_Selection_:
———
Because of its heritage, this collection is somewhat different in character than its philosophical predecessor, which in fact included a section of Religious Critiques.
The present volume assumes the existence of that more classical
set of texts. It seeks, with judicious selection from a literature of otherwise limited access, complemented by original work, to make a specific argument which is stated at some length in the first essays of each volume. Briefly put, this is that the central question, even in the philosophy of technology, is ultimately theological in character. Whereas the original anthology had tolerantly included religious issues within the scope of technology as a philosophical problem, the present collection wishes to turn the tables and present philosophical issues as the outgrowth of theological understandings. But here it is perhaps appropriate to indicate something of the personal circumstances behind such an idea.
In the Preface to Philosophy and Technology, Mitcham and Mackey alluded to a personal philosophical commitment at the basis of their collection which, in religious form, is at the foundation of the present collection as well. The original philosophical commitment was that which in fact makes philosophy possible—that is to the primacy of theory over practice. In truth, because of its character, it is inaccurate to describe it as a commitment; it is a conviction born of reason, but held tenuously in the face of a world manifestly oriented in other directions. Religiously, this becomes a conviction of the primacy of the contemplative life over the active apostolate. In 1967, when the first book was being conceived, Mitcham was neither Catholic nor Christian, and he and Grote were unacquainted. In the early 1970s, Grote, through his involvement with the Catholic Worker movement, developed his own appreciation of the importance of the contemplative dimension of experience. The two became friends through providence as members for a time of a small experimental community near the Abbey of Gethsemani which sought to adapt the Western contemplative monastic tradition to family life. This work is thus part of an on-going pilgrimage to integrate the intellectual and spiritual dimensions of our lives. The ghost of Thomas Merton hovers over, without necessarily approving of, such efforts.
Essay 1
Aspects of Christian Exegesis
Hermeneutics, the Theological Virtues, and Technology
Carl Mitcham and Jim Grote
The previous introduction focused on the essays of Part I and explored five problematic theological attitudes toward technology. It concludes by defending, without developing, a radical theological questioning of technology. The present introduction concentrates on the essays of Part II and considers issues relevant to an exegesis of a Christian tradition which could speak to the technological world. In accord with the conclusion of the first introduction, it develops arguments that encourage the sustained questioning of various theological justifications for technology, especially those associated with the three theological virtues. The aim is to shift the burden of argument from theological critics to its theological proponents.
———
_Entries provided_:
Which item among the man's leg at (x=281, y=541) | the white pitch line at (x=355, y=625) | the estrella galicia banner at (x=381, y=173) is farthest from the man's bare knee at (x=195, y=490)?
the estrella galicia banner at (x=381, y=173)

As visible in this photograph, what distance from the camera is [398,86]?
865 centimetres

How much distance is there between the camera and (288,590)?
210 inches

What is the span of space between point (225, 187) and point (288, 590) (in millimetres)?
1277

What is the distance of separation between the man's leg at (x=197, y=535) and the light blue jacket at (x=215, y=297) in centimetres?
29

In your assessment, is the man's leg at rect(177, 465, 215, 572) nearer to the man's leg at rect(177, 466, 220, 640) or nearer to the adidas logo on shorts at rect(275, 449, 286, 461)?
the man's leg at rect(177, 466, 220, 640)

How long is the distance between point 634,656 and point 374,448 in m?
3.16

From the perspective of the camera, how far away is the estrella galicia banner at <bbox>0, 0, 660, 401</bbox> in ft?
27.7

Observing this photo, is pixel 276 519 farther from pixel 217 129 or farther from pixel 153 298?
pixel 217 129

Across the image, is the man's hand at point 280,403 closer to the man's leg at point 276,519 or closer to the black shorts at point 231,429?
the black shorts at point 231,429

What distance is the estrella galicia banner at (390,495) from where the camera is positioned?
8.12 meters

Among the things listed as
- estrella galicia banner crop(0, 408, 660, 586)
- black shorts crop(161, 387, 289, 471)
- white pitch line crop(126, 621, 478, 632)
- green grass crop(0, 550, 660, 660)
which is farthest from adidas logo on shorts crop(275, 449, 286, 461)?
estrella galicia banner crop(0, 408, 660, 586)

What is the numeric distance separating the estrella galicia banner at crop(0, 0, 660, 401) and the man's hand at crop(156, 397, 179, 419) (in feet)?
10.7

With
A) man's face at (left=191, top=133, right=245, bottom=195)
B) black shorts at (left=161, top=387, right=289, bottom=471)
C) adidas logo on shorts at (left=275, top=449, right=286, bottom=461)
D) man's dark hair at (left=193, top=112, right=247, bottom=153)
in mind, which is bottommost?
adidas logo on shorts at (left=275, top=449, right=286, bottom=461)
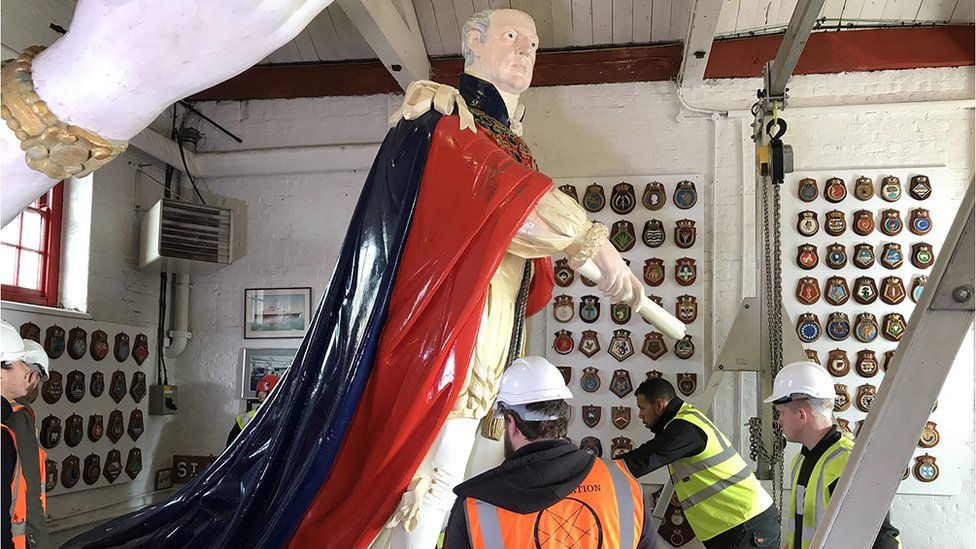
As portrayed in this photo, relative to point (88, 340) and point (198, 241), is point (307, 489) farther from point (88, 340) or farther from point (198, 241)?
point (198, 241)

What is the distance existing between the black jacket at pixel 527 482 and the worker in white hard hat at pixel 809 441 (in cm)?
123

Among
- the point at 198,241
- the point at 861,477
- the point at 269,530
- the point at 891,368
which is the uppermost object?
the point at 198,241

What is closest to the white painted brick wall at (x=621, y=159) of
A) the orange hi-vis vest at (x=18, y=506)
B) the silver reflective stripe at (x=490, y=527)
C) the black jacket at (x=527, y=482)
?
the orange hi-vis vest at (x=18, y=506)

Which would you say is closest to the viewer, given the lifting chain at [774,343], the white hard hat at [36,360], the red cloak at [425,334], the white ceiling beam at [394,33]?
the red cloak at [425,334]

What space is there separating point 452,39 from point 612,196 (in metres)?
1.77

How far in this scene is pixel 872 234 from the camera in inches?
217

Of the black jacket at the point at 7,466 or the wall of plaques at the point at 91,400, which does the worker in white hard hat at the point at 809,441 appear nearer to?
the black jacket at the point at 7,466

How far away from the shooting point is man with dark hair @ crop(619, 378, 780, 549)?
3383 millimetres

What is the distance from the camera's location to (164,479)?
6.00 metres

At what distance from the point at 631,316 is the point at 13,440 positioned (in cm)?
412

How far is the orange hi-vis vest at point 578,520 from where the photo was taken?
1.56m

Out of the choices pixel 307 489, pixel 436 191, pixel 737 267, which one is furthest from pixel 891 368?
Answer: pixel 737 267

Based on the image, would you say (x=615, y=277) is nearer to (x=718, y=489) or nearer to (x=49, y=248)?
(x=718, y=489)

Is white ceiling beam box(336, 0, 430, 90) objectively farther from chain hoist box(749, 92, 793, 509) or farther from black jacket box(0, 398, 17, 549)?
black jacket box(0, 398, 17, 549)
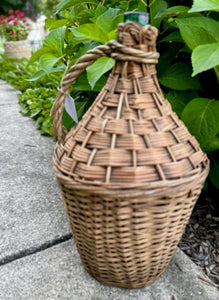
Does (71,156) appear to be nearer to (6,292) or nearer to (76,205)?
(76,205)

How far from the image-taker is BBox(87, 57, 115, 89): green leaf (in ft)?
3.30

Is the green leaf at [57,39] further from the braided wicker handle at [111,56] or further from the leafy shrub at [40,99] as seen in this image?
the leafy shrub at [40,99]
———
_To-do list_:
A. In the text on theology and technology, near which abbey was the small experimental community where Mitcham and Grote became friends?
B. Copy out, unchanged, the stretch of the listing from its start through the line containing "865 centimetres", with both ends included.

_Answers by task_:
A. Near the Abbey of Gethsemani.

B.
Which item among the man's leg at (x=281, y=541) | the white pitch line at (x=355, y=625) | the estrella galicia banner at (x=381, y=173) is farthest from the man's bare knee at (x=195, y=490)?
the estrella galicia banner at (x=381, y=173)

As visible in this photograph, what distance from the camera is [398,86]?
865 centimetres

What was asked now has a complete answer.